UNIQmin: An alignment-independent tool for the study of pathogen sequence diversity at any given rank of taxonomy lineage

DOI - 10.3390/biology10090853 ChongLC - MinimalSetofViralPeptidome-UNIQmin stars - MinimalSetofViralPeptidome-UNIQmin forks - MinimalSetofViralPeptidome-UNIQmin License

Brief Description

Sequence variation among pathogens, even of a single amino acid, can expand their host repertoire or enhance the infection ability. Alignment independent approach represents an alternative approach to the study of pathogen diversity, which is devoid of the need for sequence conservation to perform comparative analyses. Herein, we present UNIQmin, a tool that utilises an alignment independent method to generate the minimal set of pathogen sequences, as a way to study their diversity, across any rank of taxonomic lineage. The minimal set refers to the smallest possible number of sequences required to capture the entire repertoire of pathogen peptidome diversity present in a sequence dataset.

Installation

pip install uniqmin

Upgrade installed UNIQmin

pip install uniqmin --upgrade

Usage

uniqmin [-h] [-i INPUT] [-o OUTPUT] [-k [KMERLENGTH]] [-cpu [CPUSIZE]]

For example, UNIQmin tool is applied to generate a minimal set (example) with a sample input file (exampleinput.fas).

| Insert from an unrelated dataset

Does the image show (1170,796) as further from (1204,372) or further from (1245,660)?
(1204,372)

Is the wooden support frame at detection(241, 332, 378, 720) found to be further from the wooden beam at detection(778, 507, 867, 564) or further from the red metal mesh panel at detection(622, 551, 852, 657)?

A k-mer window size of nine (9; nonamer) is used with utilising 14-cores.

uniqmin -i exampleinput.fas -o example -k 9 -cpu 14

Command-line Arguments

Argument Parameter Type Required Default Description
-h help N/A FALSE N/A Show this help message and exit
-i sequence input file String TRUE N/A Path of the input file (in FASTA format)
-o output directory name String TRUE N/A Path of the output file to be created
-k k-mer window size Integer FALSE 9 The length of k-mers to be used
-cpu cpu size Integer FALSE 14 The number of CPU cores to be used

For more information, please visit UNIQmin GitHub page.

License

© 2021 Chong LC

This repository is licensed under the MIT license. See LICENSE for details.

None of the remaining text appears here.